Jeromy Evans wrote:
Mansour wrote:
An alternative approach is that you don't allow persistent entities
to be modified within your actions whatsoever and all updates are
applied behind a service layer that performs reattachment and updates.
How do I do this (reattachment and updates)? Assuming I have a very
big and complex entities.
The most appropriate approach depends mainly on the complexity of
your entities and the separation of concerns you require.
OK, that's what I have in my business layer. Tere's a facade for my
business layer. The actions can obtain a reference to this facade
through the session by implemeting SessionAware.

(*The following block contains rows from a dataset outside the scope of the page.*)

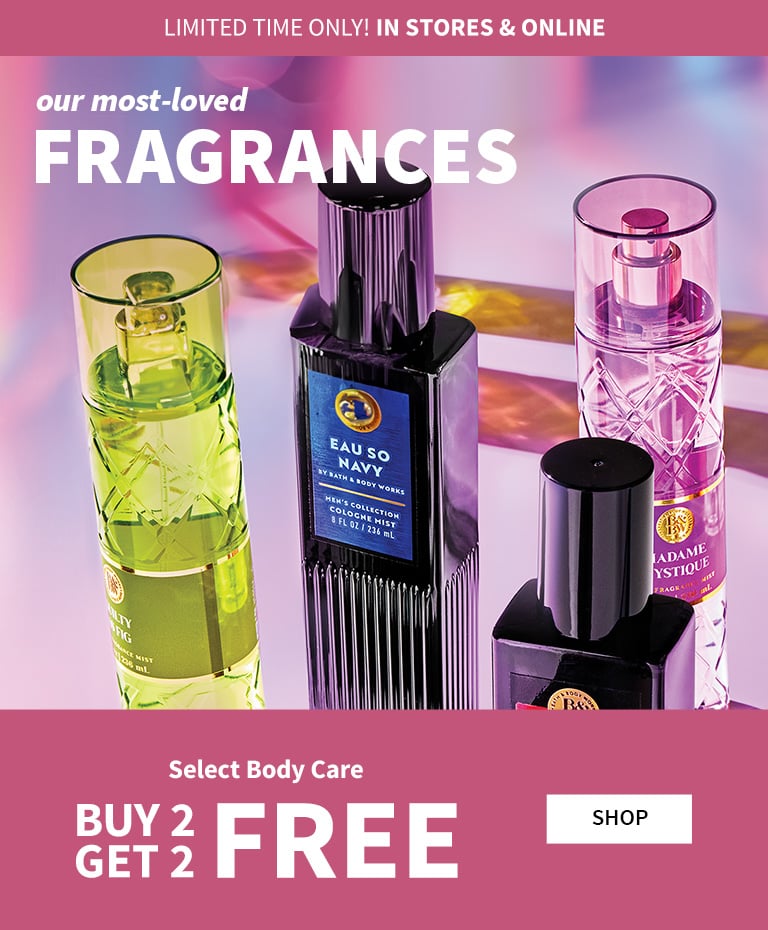 body-care-promotion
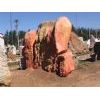 Scenery stone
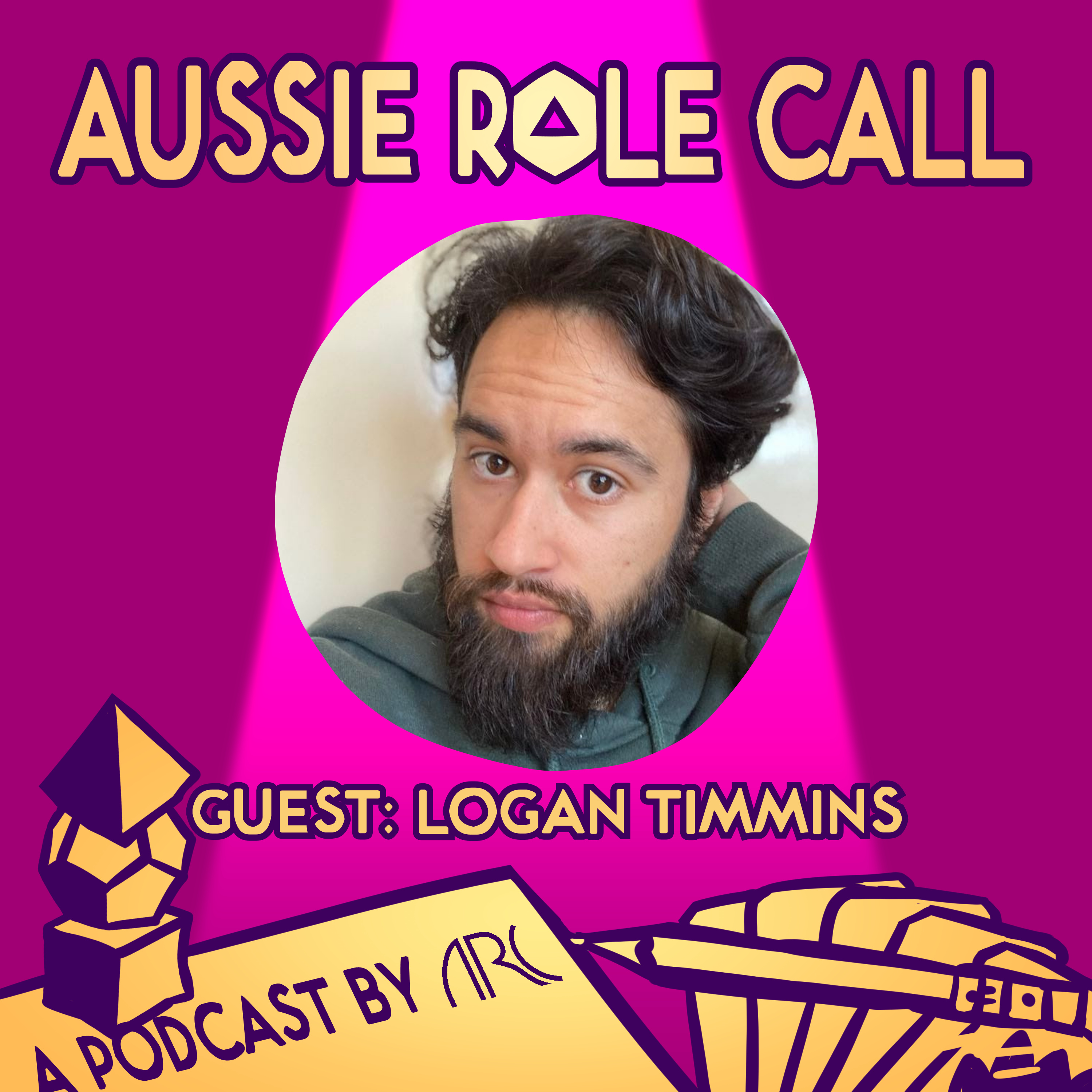 Aussie Role Call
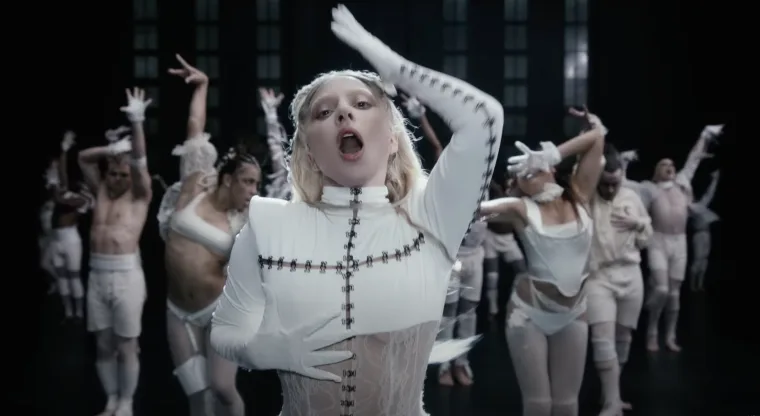 “Abracadabra”: Los secretos detrás de la nueva canción de Lady Gaga 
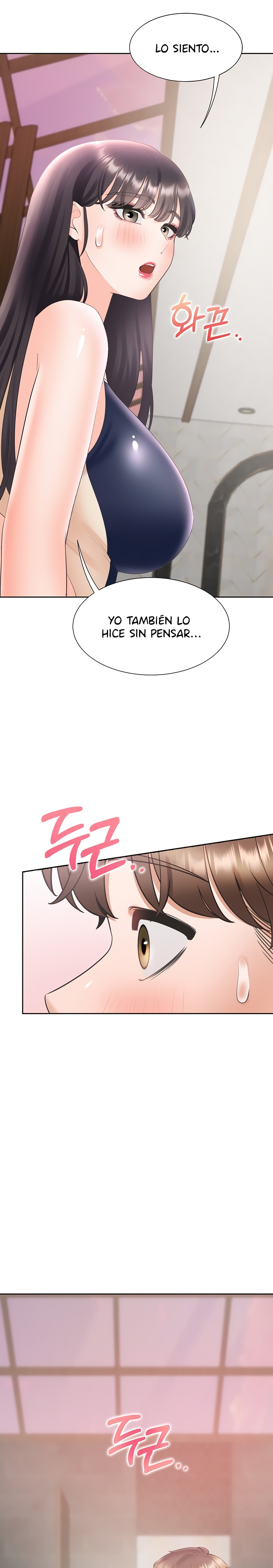 Bunking Bed Raw - Chapter 67 [photo 18] - MangaPorn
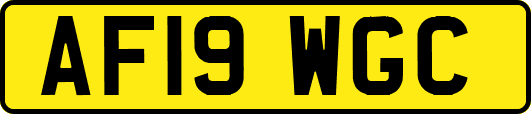 AF19WGC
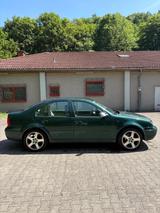Volkswagen Bora 1.9TDI 4motion Edition - Volkswagen Bora mit Diesel-Antrieb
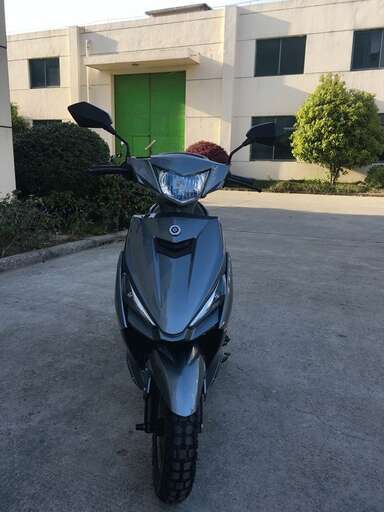 Изображение для Скутер JOGGER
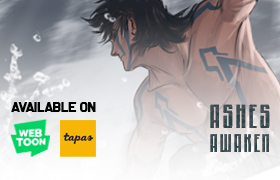 custom banner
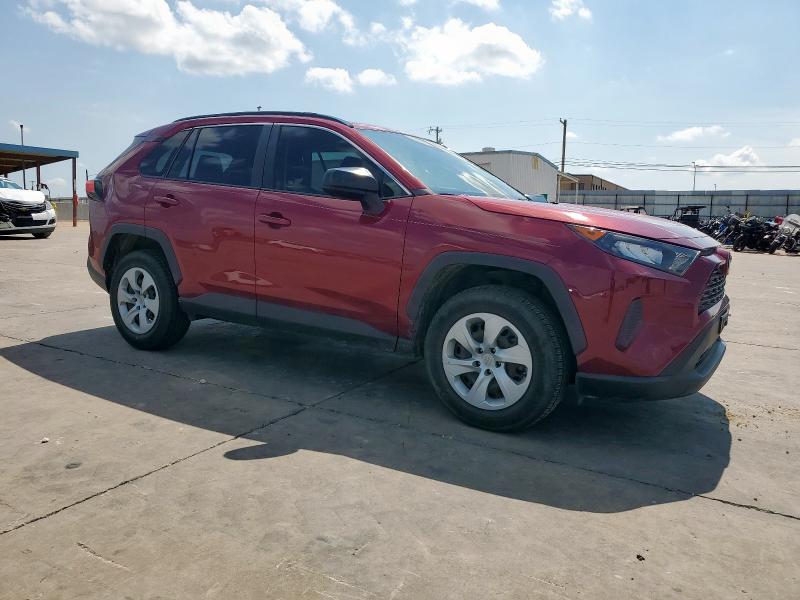2019 TOYOTA RAV4 LE - JTMH1RFV1KD007252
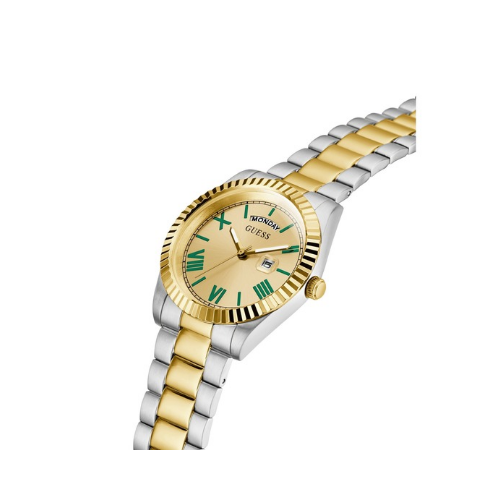 GUESS Analog Wrist Watch – Model GW0265G14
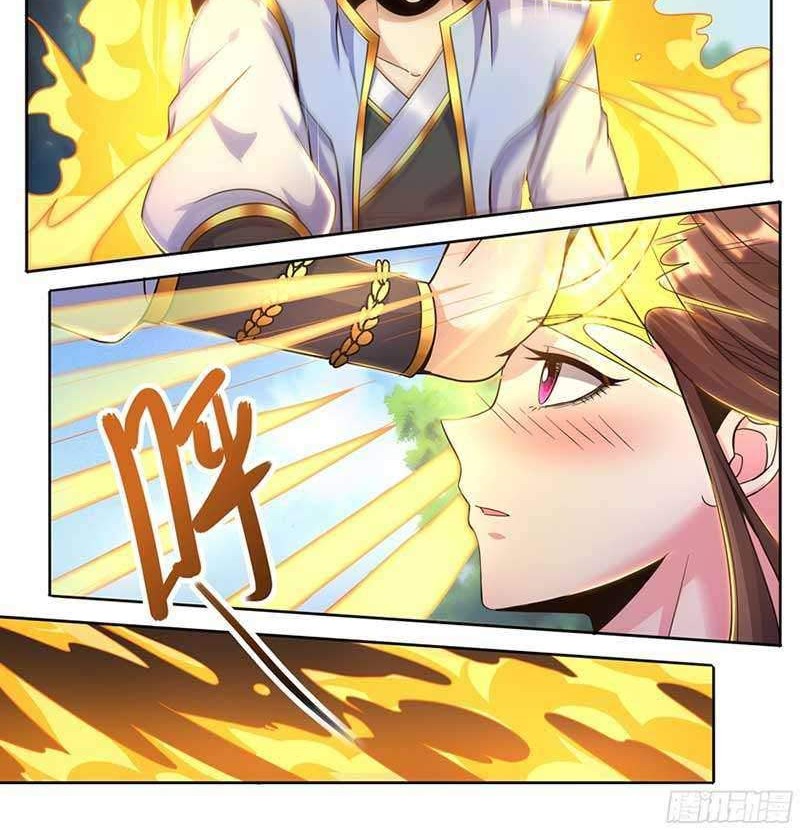 Fairy Bone Chapter 4 - halaman 3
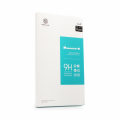 Tempered glass back cover Nillkin H za Samsung G925 S6 Edge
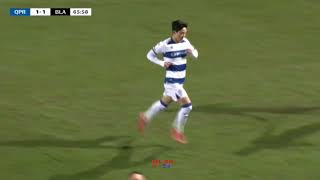 양민혁 vs 블랙번 로버 (Blackburn Rovers) 🇰🇷🏴󠁧󠁢󠁥󠁮󠁧󠁿 ● 양민혁, QPR과의 홈 데뷔전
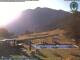 Webcam at the Little St Bernard Pass, 3.7 mi away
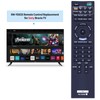 New RM-YD035 Remote Control Replacement fit for Sony Bravia TV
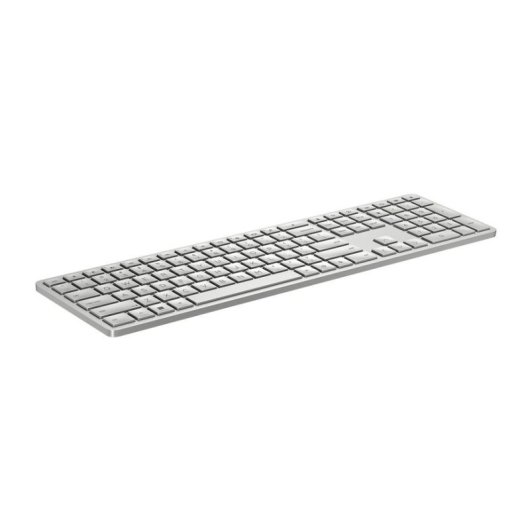 Tastatur HP 970 kabellos Bluetooth programmierbar mit intelligentem Hintergrundlicht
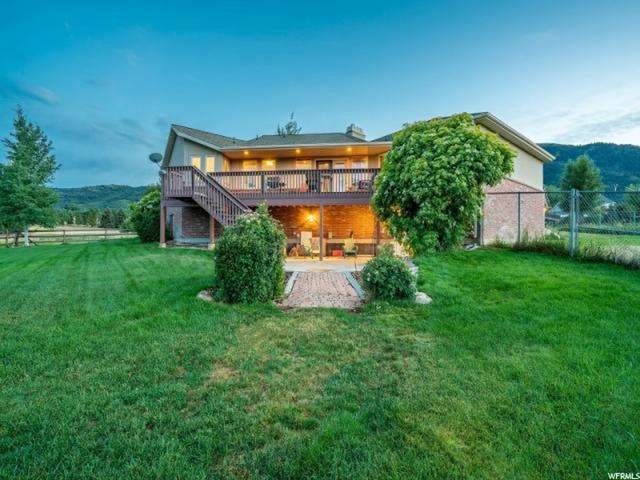 3672 E 3300 N, Liberty, UT 84310 — photo 4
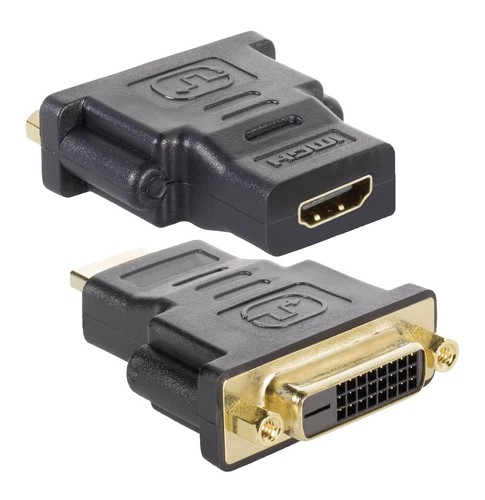 Techly 304185 adattatore hdmi - adattatore,
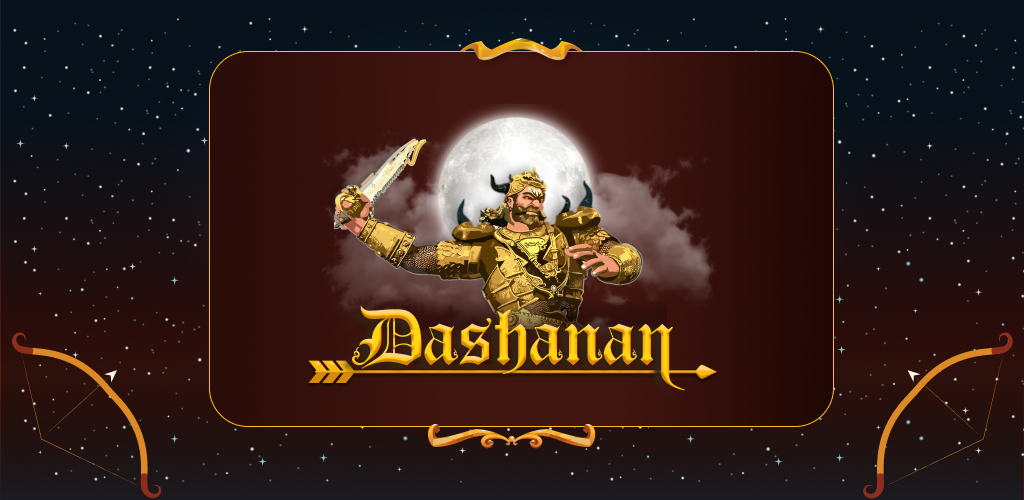 Anand's Art - DASHANAN! A born name of RAVANA... A greatest devotee of lord  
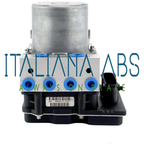 Centralina ABS NISSAN, codici identificativi: 0265951223 47660JD01D 0265230686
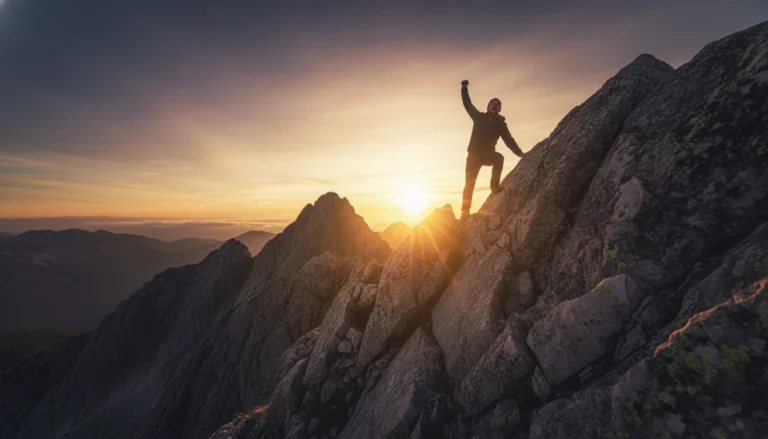 Mensagens para Superar Obstáculos: Encontre Sua Força Interior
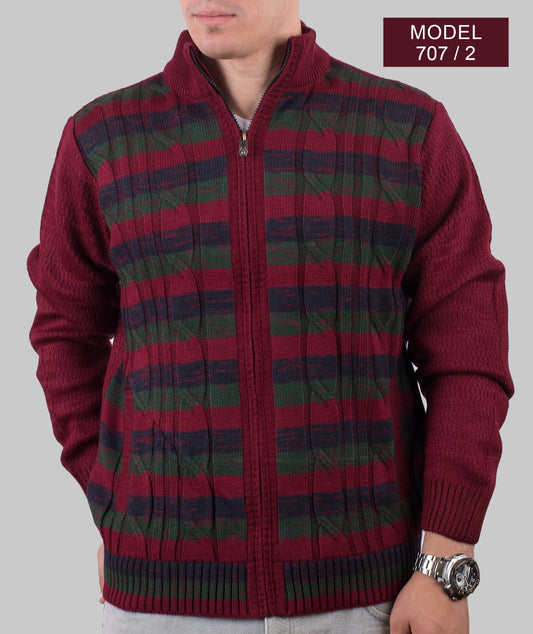 Sweater 707 / 2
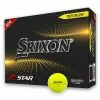 Srixon Z-Star Golf Balls - 1 Dozen Yellow 2021 -Cheap Balls Store ball zstar20720dz20yell 1 38147.1667494790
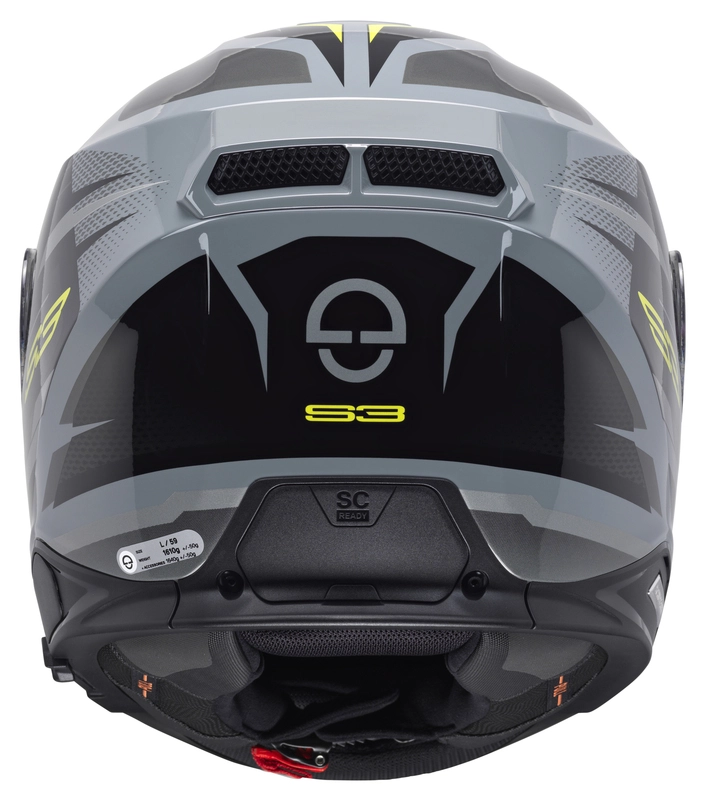 S3 Apex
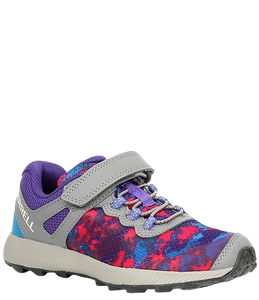 Nova 2 Grey Multi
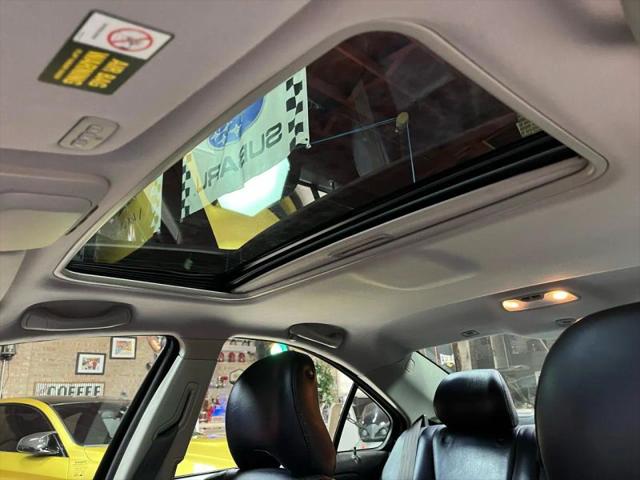 2004 Volvo S60 R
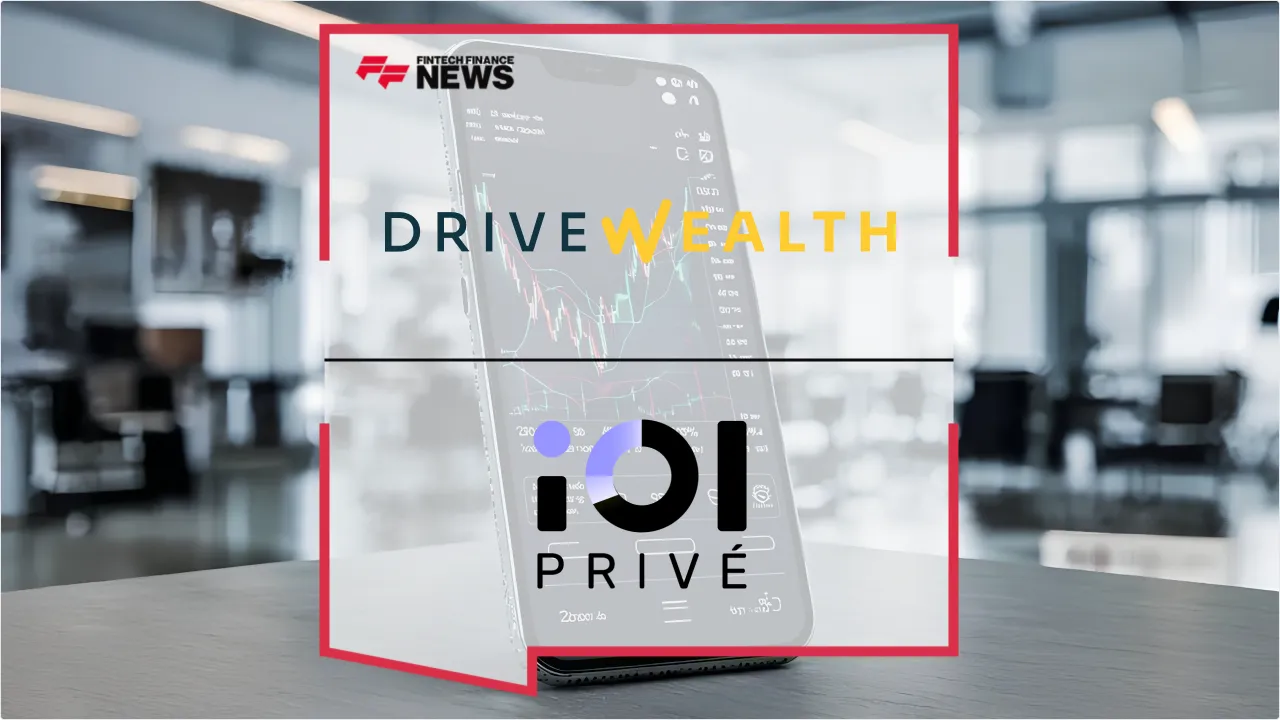 Press Release: DriveWealth and IOL Group Launch Digital Private Banking Experience for Affluent Latin American Investors | Featured Image by FF News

In this case, at the layer interface you would manually transfer the
relevant content of the persistent entities to simple beans created
especially for the use-case. Your actions use the beans, not the
entities. Updates from the beans are manually applied by your code to
the persistent entities behind the layer (load, apply changes
manually, persist). These simple beans are sometimes called Data
Transfer Objects (DTOs), and by manually I mean you have to write code
to explicitly apply the conversion and updates to and from the simple
beans and persistent entities.
This is exactly what I was trying to avoid doing in the first place. The
way my code works now is by taking the bean from the view and pass it to
the business facade, where it over writes only the properties that have
changed. But again, what If I have complex Entities. On the other hand,
this approach forces you to consider the view when you are working in
your model, so you have to keep in mind that this properties are
populated by the view and it's (IMHO) against the pattern of DAO, where
you use only object (DTO) to communicate between different layers of the
system. In this approach we are really using properties (fields) that
are wrapped in an object.
The way I want to do it, is to totally separate the layers, so if I
needed to update or modify different fields in the future, I shouldn't
touch the business layer, as this is not really a change in the
functionality. Makes sense?
I think the approach you gave me earlier is the best in this case, which
is to use the preparable. Any advice or comments or tutorial about how
to use preparable in this scenario?
This comes at great cost in terms of the amount of code and testing
required as well as processing performance compared to the other
approach. The advantage is that the layer can provide strict
constraints on how data can be viewed and updated (good security),
your business layer is COMPLETELY distinct and independent of the view
(good when you have large teams or multiple views) and the business
layer can easily be distributed (remote and/or clustered services).
That's essentially the basis of EJB. If you ever use GWT you'll also
take the same approach. I stress though, that's a lot more effort and
the additional cost is not appropriate in most web applications.